Tax holiday withdrawal a hit below the belt: RIL
07 Sep 2009
While Anil Ambani's Reliance Natural Resources Ltd has mounted a strident media campaign against elder brother Mukesh Ambani's Reliance Industries Ltd over the gas price dispute, RIL has so far chosen a more dignified stance, rarely bothering to reply to RNRL's high-decibel accusations.
However, it now seems to have seen a need to publicly rebut RNRL's accusations. P M S Prasad, RIL executive director and head of its petroleum and natural gas business, has been tasked with defending RIL's position.
In an interview to CNBC-TV 18 last week, Prasad said RIL has not been able to scale up gas production due to delays in the formation of the new empowered group of ministers (See: Deora wants new ministers group set up for RIL gas). RNRL has been accusing it of deliberately slowing down output and hoarding gas.
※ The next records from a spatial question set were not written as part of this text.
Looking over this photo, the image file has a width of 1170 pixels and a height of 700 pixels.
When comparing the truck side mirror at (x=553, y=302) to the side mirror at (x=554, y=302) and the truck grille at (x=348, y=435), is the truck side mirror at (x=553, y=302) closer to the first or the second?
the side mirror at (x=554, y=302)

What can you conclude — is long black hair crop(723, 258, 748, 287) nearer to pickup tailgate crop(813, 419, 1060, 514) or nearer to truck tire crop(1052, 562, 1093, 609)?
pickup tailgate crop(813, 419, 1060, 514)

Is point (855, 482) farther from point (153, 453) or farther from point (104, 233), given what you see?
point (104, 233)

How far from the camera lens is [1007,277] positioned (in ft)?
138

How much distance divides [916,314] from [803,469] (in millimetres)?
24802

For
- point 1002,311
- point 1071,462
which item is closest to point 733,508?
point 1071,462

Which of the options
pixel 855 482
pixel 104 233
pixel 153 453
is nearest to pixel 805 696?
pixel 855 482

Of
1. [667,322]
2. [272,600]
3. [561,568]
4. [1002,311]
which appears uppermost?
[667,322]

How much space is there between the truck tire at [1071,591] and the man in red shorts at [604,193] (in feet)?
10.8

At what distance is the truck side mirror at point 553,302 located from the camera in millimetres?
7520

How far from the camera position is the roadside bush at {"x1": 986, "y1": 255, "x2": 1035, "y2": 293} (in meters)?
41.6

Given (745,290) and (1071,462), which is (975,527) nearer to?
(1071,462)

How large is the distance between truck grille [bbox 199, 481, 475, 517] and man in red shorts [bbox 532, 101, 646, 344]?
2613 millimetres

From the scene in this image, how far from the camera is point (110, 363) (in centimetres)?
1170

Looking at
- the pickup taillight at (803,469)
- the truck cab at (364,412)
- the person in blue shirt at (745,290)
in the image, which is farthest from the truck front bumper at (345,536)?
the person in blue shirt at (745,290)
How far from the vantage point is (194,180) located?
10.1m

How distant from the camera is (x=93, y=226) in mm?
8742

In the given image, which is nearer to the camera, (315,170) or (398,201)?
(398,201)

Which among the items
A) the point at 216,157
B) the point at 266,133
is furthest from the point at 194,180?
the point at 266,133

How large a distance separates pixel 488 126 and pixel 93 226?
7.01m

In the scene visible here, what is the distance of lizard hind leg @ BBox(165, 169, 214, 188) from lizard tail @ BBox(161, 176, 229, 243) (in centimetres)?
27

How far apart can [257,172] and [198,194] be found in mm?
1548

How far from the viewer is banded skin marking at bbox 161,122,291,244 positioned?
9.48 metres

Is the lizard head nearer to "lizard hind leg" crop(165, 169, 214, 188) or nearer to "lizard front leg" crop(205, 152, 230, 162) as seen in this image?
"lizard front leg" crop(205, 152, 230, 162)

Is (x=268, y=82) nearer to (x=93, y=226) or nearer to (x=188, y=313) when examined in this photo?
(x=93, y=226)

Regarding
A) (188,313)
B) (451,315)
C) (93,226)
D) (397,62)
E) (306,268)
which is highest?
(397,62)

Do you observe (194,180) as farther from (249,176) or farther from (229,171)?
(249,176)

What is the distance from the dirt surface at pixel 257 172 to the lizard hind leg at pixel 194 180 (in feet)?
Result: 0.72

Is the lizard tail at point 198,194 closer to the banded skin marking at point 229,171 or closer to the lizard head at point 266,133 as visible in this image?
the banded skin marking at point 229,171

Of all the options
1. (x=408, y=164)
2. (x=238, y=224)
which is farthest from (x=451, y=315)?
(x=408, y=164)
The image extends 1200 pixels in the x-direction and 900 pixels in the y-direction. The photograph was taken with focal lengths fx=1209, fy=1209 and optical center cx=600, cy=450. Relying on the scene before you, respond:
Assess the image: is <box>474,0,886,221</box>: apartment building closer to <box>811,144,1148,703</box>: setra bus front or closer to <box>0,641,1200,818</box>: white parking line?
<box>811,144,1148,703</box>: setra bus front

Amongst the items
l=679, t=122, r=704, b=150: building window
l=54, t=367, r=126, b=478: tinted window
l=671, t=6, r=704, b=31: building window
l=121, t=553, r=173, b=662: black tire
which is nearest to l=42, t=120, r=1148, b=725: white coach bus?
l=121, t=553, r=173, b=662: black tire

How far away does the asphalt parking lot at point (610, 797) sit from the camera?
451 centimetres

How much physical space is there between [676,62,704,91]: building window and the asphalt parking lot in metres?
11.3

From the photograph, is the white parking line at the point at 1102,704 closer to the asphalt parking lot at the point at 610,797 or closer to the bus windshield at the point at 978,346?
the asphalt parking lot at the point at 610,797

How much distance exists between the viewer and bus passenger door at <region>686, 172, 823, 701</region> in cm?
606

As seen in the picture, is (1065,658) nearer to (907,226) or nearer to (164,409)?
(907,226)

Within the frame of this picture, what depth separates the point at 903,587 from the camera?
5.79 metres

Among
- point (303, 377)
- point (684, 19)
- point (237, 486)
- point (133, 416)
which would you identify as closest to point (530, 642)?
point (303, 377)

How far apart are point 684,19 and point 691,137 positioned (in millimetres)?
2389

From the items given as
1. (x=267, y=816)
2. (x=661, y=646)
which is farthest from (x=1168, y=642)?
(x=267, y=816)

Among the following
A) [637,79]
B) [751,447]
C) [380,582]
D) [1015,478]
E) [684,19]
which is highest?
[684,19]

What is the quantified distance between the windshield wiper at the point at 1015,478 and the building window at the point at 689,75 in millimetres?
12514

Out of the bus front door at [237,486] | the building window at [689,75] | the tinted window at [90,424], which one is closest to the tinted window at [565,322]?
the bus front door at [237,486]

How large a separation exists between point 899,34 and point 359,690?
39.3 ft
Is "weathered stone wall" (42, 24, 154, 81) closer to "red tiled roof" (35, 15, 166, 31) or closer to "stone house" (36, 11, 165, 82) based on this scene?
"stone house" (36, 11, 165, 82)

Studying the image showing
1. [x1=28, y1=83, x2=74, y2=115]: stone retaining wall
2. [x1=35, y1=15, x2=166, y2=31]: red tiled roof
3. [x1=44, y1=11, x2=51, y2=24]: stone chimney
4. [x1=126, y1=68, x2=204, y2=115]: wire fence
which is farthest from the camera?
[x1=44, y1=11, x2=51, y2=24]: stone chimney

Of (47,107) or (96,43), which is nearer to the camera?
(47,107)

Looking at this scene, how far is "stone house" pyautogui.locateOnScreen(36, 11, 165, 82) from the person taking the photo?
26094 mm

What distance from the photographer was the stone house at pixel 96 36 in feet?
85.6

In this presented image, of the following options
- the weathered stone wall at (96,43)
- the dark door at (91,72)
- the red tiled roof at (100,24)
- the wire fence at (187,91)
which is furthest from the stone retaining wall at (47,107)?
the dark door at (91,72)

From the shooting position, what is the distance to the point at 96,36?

On another of RNRL's major accusations, he said the government-mandated price of $4.2 per mmbtu for RIL's Krishna-Godavari gas is perfectly fair, being cheaper than the rest of the gas being sold in India, except in the administered price mechanism.
Prasad repeated most of his earlier points in an interview to Business Standard published today. He again dismissed RNRL's claim that buying gas at this price would entail a loss of Rs30,000 crore for the state-owned National Thermal Power Corporation, which is also party to the dispute that is now before the Supreme Court.
He said Reliance offered a fair deal to NTPC, which however did not accept it and went to court. He feels NTPC is the loser, because it is buying more expensive gas from elsewhere. Buying RIL's gas would in fact cut its production costs by about 50 per cent, he added.